EXCLU - XV de France - Éric Champ : «C’est la meilleure génération qu'on ait jamais eu»
Romain Amalric -
Journaliste
Journaliste depuis 20 ans, je suis homme de terrain de Canal+ sur le Top 14 et la ProD2 et correspondant pour Radio France

A quelques jours du début de la Coupe du monde en France, Eric Champ, ancien troisième-ligne du RC Toulon et des Bleus (42 sélections) ne cache pas son impatience. Et il reste persuadé que, même sans Romain Ntamack, le XV de France est encore le grand favori pour gagner.

Éric, la Coupe du monde approche à grands pas. Il doit vous tarder…
Oui il me tarde. Parce que c’est un grand événement, qu’on attend tous.

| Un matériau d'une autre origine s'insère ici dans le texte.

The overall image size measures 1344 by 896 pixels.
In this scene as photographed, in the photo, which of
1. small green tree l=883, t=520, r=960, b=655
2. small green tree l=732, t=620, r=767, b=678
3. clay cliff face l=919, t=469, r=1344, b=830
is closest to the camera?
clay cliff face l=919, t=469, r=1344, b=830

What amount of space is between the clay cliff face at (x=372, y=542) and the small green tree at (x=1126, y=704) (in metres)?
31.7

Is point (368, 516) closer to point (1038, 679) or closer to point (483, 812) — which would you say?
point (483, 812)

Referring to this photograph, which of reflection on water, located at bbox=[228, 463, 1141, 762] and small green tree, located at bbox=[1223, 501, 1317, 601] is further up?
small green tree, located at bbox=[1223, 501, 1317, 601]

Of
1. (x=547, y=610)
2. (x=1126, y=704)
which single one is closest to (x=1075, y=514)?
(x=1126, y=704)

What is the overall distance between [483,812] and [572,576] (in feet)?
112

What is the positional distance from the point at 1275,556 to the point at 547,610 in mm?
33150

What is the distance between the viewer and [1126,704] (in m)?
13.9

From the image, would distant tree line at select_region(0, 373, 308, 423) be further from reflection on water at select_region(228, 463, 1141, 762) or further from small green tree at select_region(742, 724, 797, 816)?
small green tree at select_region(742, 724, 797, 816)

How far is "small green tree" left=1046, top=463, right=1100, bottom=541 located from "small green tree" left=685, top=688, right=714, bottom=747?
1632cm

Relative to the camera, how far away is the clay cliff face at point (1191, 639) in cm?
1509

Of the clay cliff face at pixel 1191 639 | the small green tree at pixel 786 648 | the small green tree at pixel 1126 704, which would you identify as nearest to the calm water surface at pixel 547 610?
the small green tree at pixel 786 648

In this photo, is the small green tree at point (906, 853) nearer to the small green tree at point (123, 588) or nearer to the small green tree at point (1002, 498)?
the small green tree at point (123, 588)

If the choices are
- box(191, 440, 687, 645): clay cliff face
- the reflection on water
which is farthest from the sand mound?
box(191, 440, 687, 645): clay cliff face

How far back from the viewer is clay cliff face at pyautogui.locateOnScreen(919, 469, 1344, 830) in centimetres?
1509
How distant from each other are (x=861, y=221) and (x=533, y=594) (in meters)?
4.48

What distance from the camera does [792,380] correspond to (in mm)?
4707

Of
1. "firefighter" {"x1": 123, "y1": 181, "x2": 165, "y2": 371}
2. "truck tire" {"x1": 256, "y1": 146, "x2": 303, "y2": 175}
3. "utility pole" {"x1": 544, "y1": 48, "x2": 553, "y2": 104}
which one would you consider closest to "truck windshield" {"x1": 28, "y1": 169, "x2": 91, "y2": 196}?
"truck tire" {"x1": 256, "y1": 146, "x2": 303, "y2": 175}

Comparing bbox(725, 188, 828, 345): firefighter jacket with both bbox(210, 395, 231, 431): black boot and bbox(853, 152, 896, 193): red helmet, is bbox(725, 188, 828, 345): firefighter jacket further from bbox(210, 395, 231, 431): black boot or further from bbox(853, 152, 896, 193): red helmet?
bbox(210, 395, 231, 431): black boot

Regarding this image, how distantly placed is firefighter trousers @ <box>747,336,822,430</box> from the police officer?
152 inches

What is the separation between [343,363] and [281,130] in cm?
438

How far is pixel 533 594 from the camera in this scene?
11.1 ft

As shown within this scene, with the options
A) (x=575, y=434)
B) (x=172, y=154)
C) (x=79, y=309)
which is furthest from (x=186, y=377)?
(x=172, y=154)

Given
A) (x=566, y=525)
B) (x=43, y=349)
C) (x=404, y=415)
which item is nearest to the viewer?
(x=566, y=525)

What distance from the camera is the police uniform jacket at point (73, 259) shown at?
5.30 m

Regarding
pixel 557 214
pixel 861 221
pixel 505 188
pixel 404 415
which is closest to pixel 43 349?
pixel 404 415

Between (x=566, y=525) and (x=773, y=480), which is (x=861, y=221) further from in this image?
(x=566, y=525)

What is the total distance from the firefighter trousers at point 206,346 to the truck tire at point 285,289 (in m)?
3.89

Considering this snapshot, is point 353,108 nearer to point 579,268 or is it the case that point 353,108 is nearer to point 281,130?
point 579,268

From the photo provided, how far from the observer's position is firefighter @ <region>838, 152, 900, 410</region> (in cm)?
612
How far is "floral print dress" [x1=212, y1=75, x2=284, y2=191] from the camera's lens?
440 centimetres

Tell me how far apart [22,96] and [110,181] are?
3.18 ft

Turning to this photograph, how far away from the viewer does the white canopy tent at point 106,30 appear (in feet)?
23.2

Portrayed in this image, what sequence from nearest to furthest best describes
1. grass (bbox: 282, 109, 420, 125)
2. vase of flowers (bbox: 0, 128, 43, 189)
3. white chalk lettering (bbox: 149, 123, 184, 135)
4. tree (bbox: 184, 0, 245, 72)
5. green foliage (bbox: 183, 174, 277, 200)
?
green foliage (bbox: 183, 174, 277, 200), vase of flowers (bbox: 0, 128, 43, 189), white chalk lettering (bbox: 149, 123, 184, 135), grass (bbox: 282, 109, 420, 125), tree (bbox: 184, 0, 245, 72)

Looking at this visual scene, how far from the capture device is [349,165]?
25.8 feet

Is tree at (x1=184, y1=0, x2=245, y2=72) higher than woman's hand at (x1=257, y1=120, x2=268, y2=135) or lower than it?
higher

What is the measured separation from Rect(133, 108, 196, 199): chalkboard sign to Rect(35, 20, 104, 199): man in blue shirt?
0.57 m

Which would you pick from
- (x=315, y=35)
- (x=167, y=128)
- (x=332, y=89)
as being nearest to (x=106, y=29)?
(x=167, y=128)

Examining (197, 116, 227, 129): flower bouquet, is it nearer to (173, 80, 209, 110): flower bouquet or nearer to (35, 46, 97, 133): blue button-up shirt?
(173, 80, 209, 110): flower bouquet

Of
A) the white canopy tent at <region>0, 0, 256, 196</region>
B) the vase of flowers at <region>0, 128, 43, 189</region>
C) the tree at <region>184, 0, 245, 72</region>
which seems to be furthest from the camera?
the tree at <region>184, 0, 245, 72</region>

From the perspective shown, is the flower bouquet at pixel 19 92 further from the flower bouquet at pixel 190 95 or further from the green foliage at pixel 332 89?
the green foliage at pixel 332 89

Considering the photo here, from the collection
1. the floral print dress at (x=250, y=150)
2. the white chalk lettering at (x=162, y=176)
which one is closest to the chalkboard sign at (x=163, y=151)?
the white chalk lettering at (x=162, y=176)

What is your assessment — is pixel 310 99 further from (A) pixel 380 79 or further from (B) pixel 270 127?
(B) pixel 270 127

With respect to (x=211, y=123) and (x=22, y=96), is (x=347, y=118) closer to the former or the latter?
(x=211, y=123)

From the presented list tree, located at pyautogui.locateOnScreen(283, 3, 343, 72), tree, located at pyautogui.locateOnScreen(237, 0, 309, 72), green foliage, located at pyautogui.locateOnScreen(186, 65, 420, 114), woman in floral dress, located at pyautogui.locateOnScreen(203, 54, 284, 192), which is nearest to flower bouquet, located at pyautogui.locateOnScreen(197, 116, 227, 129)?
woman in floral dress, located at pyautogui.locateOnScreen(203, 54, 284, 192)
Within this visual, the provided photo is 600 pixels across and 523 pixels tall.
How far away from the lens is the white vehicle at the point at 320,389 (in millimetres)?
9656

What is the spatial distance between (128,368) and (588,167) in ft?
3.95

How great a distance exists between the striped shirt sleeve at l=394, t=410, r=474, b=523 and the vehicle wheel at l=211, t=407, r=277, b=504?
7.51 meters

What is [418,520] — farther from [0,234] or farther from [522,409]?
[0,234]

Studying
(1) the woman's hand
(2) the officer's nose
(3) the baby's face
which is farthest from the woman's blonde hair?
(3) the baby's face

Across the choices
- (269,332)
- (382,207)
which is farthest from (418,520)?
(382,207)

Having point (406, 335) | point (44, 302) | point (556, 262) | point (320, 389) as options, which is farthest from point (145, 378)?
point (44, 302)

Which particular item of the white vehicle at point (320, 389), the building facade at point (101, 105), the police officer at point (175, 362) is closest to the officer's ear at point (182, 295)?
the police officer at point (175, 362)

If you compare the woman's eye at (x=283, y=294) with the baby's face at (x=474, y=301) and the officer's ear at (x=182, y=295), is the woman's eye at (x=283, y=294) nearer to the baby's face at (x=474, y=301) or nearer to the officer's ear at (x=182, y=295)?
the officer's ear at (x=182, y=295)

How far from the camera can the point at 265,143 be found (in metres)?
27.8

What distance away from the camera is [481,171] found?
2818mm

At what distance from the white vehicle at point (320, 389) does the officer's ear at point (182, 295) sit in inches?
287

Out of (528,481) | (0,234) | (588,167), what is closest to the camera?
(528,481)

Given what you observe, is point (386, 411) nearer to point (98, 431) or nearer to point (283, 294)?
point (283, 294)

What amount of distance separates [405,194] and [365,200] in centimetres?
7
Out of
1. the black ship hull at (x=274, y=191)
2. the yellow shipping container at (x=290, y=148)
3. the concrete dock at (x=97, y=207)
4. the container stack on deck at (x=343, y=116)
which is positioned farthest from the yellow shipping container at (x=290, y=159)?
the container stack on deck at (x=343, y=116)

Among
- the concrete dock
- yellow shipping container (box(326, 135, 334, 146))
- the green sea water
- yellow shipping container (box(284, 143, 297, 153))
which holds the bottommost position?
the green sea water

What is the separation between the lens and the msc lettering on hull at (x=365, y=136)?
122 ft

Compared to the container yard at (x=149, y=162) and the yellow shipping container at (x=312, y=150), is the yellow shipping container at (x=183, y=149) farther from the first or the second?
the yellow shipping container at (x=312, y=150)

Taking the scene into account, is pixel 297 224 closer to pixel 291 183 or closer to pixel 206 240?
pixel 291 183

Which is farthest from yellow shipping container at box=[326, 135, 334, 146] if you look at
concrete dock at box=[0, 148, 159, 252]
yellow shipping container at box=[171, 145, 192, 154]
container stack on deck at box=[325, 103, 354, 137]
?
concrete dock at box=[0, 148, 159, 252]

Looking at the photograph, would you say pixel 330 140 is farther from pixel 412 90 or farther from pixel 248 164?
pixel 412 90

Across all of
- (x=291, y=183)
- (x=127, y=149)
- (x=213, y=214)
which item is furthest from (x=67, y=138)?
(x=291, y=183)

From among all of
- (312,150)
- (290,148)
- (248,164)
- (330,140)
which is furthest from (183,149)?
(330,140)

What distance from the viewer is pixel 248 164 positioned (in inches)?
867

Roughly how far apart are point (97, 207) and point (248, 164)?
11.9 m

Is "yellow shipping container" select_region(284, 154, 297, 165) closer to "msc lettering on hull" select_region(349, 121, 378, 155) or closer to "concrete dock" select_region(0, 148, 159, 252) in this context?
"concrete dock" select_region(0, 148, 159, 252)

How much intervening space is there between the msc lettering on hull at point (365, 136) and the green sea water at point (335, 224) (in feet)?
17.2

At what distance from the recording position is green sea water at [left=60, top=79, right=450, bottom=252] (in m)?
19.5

Et que la France est une des seules grandes nations du rugby qui n’a pas encore de titre mondial. Et avec la génération que l’on a, j’espère fortement que c’est pour cette année.

Est-ce la meilleure équipe de France qu’on ait jamais eu avant un Mondial ?
Oui, je le pense. C’est une grande équipe qui peut être championne du monde. Comme dans toutes générations de Bleus, Il y a dans cette équipe des soldats qui sont les meilleurs à leur poste. Et auxquels tu ajoutes deux ou trois joueurs d’exception. Pour cette génération aussi c’est le cas. A chaque poste, il y a des joueurs qui sont des références mondiales. Et il y a deux ou trois joueurs comme Dupont, Penaud, Alldritt ou Ollivon qui sont des grands joueurs d’exception. Et ce qui est intéressant, c’est qu’à chaque poste, on a au moins un bon remplaçant. Et en disant ça, j’ai bien sûr une pensée pour le drame psychologique que doit vivre Romain Ntamack. Parce que cela devait être son année, avec le titre de champion de France et peut-être de champion du monde. Moi je pense avoir fait partie d’une génération avec beaucoup de talents. Mais celle-ci, incontestablement, c’est la plus grande génération que n’a jamais eu notre pays.

«Il y a ces mecs qui transforment le ballon en or massif...»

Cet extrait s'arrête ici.